— BEGIN Given data —

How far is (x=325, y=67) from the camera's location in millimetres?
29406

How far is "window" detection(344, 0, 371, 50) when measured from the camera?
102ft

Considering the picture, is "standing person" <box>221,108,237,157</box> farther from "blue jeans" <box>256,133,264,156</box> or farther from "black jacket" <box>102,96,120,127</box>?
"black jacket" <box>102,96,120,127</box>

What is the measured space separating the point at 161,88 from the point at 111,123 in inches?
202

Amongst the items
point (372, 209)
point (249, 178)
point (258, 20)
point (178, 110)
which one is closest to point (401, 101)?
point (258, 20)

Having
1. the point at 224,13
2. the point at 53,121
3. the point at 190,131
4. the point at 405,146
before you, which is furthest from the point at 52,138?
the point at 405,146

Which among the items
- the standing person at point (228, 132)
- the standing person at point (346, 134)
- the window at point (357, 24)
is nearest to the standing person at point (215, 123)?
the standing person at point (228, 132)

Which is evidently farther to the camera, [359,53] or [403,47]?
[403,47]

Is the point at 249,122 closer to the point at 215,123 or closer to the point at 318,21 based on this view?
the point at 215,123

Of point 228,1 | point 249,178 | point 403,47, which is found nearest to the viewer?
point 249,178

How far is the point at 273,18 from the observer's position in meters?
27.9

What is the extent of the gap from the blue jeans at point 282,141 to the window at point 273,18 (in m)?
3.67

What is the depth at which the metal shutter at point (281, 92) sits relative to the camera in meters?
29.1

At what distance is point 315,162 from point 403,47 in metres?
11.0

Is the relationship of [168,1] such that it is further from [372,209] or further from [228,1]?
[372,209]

— END Given data —

## Problem requirements
Write out all the lines again, exactly as they are.

## The result
How far is (x=325, y=67) from the camera's location in millimetres?
29406

How far is "window" detection(344, 0, 371, 50) when measured from the camera?
102ft

Considering the picture, is "standing person" <box>221,108,237,157</box> farther from "blue jeans" <box>256,133,264,156</box> or farther from "black jacket" <box>102,96,120,127</box>?
"black jacket" <box>102,96,120,127</box>

What is the measured space separating the point at 161,88 from the point at 111,123 in inches?
202

Amongst the items
point (372, 209)
point (249, 178)
point (258, 20)
point (178, 110)
which one is closest to point (401, 101)?
point (258, 20)

Having
1. the point at 224,13
2. the point at 53,121
3. the point at 190,131
4. the point at 405,146
before you, which is furthest from the point at 52,138?
the point at 405,146

Which among the items
- the standing person at point (228, 132)
- the standing person at point (346, 134)
- the window at point (357, 24)
is nearest to the standing person at point (215, 123)?
the standing person at point (228, 132)

Which is evidently farther to the camera, [359,53] or [403,47]?
[403,47]

Is the point at 249,122 closer to the point at 215,123 or closer to the point at 318,21 based on this view?
the point at 215,123

Of point 228,1 | point 249,178 | point 403,47, which is found nearest to the viewer?
point 249,178

How far is the point at 273,18 from the observer's position in meters?
27.9

What is the extent of the gap from the blue jeans at point 282,141 to the window at point 273,18 (in m)?
3.67

What is the depth at which the metal shutter at point (281, 92) sits relative to the camera in meters?
29.1

At what distance is point 315,162 from point 403,47 in metres?
11.0

Is the relationship of [168,1] such that it is further from [372,209] or further from [228,1]?
[372,209]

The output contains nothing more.